Alltag in der gynäkologischen Sprechstunde: Die Untersuchung ist gerade beendet, da meldet sich die Patientin nochmal etwas zögerlich: „Hinten juckt und brennt es immer so, hab ich vielleicht Hämorrhoiden?“ Aus Schamgefühl und Anspannung sprechen viele Patientinnen Probleme im Analbereich gar nicht an, oder erst, wenn der Behandlungsstuhl bereits wieder heruntergefahren ist. Viele Symptome entstehen häufig „nur“ durch eine falsche Analhygiene und können meist mit einfachen Mitteln diagnostiziert und gelindert werden. Die Inspektion des Analbereichs im Zuge der gynäkologischen Untersuchung kann vielen Patientinnen helfen.

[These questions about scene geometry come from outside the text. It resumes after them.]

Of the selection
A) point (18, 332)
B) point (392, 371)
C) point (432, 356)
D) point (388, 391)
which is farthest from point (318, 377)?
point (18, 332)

Im Fokus: Das irritativ-toxische Analekzem
Die AWMF-Leitlinien unterscheiden 3 Formen des Analekzems: irritativ-toxisch, atopisch sowie kontaktallergisch. Typisch für das irritativ-toxische Analekzem ist eine scharf begrenzte Rötung im Perianalbereich, meist symmetrisch. Hauptsymptom ist quälender Juckreiz (besonders nachts), sekundär häufig ein Brennen in der Analregion. Kratzeffekte führen zu weiteren Hautläsionen und Rhagaden; die Defäkation und Reinigung des Analbereichs werden oft sehr schmerzhaft.Diese häufig falsche Selbstdiagnose „Hämorrhoiden“ führt viele Patientinnen zunächst in die Apotheke. „Hämorrhoidensalben“ verschaffen den Betroffenen kurzfristig Linderung – gegen Pflegeprobleme und dem damit oft verbundenen chronischen Analekzem sind sie aber nicht ausreichend effektiv.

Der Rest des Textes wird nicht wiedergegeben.